┏━━

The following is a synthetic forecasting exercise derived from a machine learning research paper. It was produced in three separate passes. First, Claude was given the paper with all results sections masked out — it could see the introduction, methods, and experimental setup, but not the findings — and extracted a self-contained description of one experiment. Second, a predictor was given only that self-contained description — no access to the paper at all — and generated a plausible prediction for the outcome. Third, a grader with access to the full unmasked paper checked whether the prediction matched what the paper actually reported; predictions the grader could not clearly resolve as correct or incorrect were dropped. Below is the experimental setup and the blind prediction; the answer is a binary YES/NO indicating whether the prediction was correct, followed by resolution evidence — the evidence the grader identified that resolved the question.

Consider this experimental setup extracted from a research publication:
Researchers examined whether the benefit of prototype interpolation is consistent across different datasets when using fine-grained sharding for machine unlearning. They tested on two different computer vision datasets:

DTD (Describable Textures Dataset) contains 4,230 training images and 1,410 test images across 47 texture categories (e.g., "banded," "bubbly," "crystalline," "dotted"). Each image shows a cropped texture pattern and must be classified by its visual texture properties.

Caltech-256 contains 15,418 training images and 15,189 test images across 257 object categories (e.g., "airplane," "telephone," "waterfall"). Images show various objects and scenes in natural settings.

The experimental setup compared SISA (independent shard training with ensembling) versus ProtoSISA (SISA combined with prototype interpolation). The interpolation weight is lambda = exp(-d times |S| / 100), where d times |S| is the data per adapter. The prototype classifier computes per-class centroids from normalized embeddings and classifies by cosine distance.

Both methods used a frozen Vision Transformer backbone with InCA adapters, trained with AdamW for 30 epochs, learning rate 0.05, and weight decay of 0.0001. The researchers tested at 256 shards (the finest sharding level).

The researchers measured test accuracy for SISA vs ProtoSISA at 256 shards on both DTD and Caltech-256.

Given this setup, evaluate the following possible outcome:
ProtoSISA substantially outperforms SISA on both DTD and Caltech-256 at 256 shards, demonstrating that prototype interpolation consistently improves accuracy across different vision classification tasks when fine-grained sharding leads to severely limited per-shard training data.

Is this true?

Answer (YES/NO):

┗━━

YOUR GOAL - Nothing outside this range should appear: the lines from the start of the listing through the line with "Consider this experimental", each reproduced exactly, both ends included.

WRITTEN REPLY -
The following is a synthetic forecasting exercise derived from a machine learning research paper. It was produced in three separate passes. First, Claude was given the paper with all results sections masked out — it could see the introduction, methods, and experimental setup, but not the findings — and extracted a self-contained description of one experiment. Second, a predictor was given only that self-contained description — no access to the paper at all — and generated a plausible prediction for the outcome. Third, a grader with access to the full unmasked paper checked whether the prediction matched what the paper actually reported; predictions the grader could not clearly resolve as correct or incorrect were dropped. Below is the experimental setup and the blind prediction; the answer is a binary YES/NO indicating whether the prediction was correct, followed by resolution evidence — the evidence the grader identified that resolved the question.

Consider this experimental setup extracted from a research publication:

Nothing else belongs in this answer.